When I drive through the Near North Side, it sure appears to be true. My daughter's school sits in the shadow of the former Cabrini Green high-rises. And I've watched townhomes rise from the dust of the demolished public housing buildings during the past six years. The idea, Chicago Housing Authority officials maintain, was to help poor, largely African American, residents by breaking up the concentration of poverty. (My recent investigation into how they've employed the one-strike policy to move people out raises all sorts of questions about those motives though.)

Reality is that many of those former public housing residents, and even their neighbors whose private buildings have gone condo, have moved on to neighborhoods that are more racially segregated. And poorer. It's a reality that a vast majority of black people in Chicago live with.

I crunched the 2010 census data and found that 73 percent of black Chicagoans were living in roughly two dozen overwhelmingly black and largely low-income neighborhoods in 2010. That's down only a half of a percentage point from 2000. Meanwhile, the black population dipped in communities where income is up and the largest number of new jobs have been created, including the Near North, Near West and Near South sides. In those neighborhoods, the white population grew by double-digit percentages.
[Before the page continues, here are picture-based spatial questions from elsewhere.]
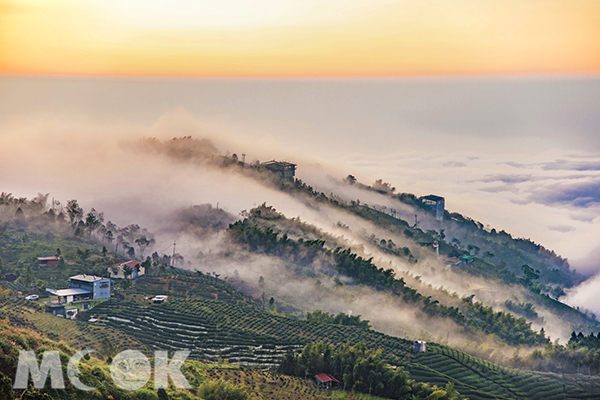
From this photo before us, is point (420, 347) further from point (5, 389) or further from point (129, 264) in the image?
point (5, 389)

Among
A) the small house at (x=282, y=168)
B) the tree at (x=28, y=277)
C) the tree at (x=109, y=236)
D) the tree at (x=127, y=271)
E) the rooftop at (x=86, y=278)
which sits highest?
the small house at (x=282, y=168)

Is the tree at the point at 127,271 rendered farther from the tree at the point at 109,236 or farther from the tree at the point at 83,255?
the tree at the point at 109,236

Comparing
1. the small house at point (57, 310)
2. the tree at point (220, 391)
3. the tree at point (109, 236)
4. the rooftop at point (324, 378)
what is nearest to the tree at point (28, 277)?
the small house at point (57, 310)

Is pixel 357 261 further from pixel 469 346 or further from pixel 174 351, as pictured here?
pixel 174 351

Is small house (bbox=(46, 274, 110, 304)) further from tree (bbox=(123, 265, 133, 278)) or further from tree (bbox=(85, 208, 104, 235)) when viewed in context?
tree (bbox=(85, 208, 104, 235))

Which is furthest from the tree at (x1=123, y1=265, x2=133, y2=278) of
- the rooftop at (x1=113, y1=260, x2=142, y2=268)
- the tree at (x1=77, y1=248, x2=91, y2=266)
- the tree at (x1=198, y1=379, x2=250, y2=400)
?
the tree at (x1=198, y1=379, x2=250, y2=400)

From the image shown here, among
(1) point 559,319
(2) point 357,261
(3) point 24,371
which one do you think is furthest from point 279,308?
(1) point 559,319
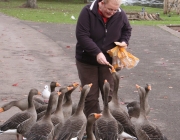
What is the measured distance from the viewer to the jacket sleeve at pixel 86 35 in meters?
5.82

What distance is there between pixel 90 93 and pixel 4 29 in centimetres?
1262

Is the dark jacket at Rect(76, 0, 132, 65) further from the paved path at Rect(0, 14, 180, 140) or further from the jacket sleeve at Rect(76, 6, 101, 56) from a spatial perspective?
the paved path at Rect(0, 14, 180, 140)

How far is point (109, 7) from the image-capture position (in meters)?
5.68

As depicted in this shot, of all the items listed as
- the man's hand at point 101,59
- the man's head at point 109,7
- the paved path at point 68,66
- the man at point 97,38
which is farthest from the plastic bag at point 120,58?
the paved path at point 68,66

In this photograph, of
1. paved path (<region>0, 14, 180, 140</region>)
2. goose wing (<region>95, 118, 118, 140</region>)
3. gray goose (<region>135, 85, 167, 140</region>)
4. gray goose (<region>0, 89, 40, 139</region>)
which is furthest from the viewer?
paved path (<region>0, 14, 180, 140</region>)

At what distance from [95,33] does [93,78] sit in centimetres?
65

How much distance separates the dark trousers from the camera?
620 cm

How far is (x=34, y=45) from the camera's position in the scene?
14578 mm

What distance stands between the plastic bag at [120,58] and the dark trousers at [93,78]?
0.15 metres

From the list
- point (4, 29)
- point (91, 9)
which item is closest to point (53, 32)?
point (4, 29)

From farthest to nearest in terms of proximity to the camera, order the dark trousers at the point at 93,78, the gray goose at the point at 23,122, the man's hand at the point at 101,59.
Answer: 1. the dark trousers at the point at 93,78
2. the gray goose at the point at 23,122
3. the man's hand at the point at 101,59

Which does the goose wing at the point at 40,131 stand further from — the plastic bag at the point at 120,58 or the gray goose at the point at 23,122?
the plastic bag at the point at 120,58

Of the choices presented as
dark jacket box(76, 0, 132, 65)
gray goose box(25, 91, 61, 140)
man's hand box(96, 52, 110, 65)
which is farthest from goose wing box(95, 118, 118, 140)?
dark jacket box(76, 0, 132, 65)

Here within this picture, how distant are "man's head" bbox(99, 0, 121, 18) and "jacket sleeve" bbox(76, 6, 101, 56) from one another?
0.20 meters
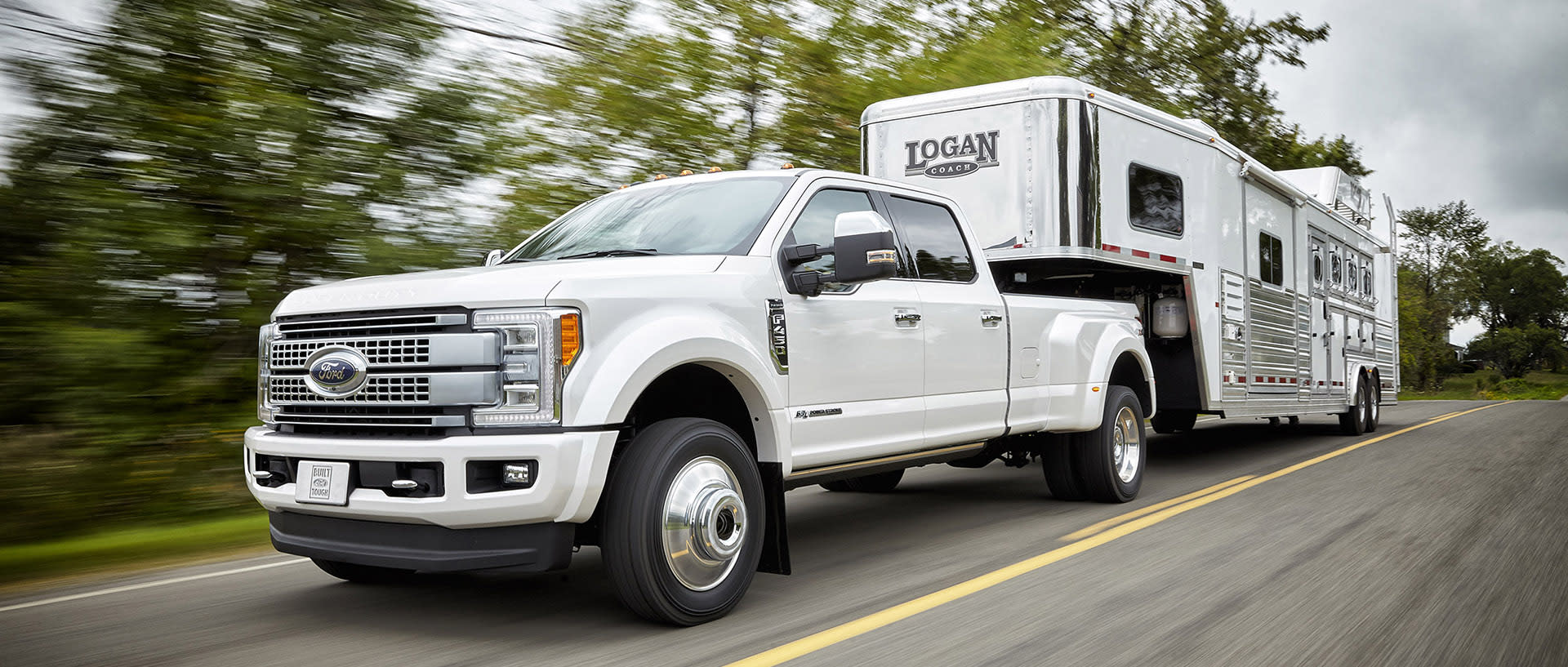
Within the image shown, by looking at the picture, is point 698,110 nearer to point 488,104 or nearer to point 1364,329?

The bigger racial shifts, it appears, are among white and Latino people. Fewer of them live in neighborhoods where they hold a racial or ethnic majority; in 2000, 48 percent of white Chicagoans lived in majority-white communities, compared with 39 percent in 2010. The breakdown for Latinos was 53 percent and 50 percent, respectively.

Perhaps we're all putting too much emphasis on a report that suggests "all-white neighborhoods are effectively extinct." That's like saying that we're living in a post-racial society now that black Chicagoans account for 1 percent of the population in Jefferson Park and Forest Glen and nearly 1 percent in Edison Park in 2010 -- from virtually zero in 2000. (Yes, those are real figures. Breeze through the numbers yourself here.)

The report does open the door to a conversation me and my colleagues over at the Chicago Reporter love to engage in. Why are these numbers important? What do they mean for real people? A lot. A quick look at Chicago Public Schools data shows that the average standardized test score for grade-schoolers in majority-white communities is an 85 out of 100. In black communities, it's a 61. Where would you rather send your children?

The jobs numbers are just as stark. In our Loopholes piece, we found that while black communities account for nearly one-third of the city's population, they account for only 9 percent of all jobs. White and mixed-race communities accounted for 82 percent. In the Loop, which is home to one in three Chicago jobs, folks living south of 43rd Street accounted for 86 percent of those whose downtown job were lost between 2002 and 2008. Most of those communities are majority-black.

The bottom line is that there are winners and losers in Chicago -- by virtue of where we live. And whether we want to acknowledge it or not, race has a lot to do with that.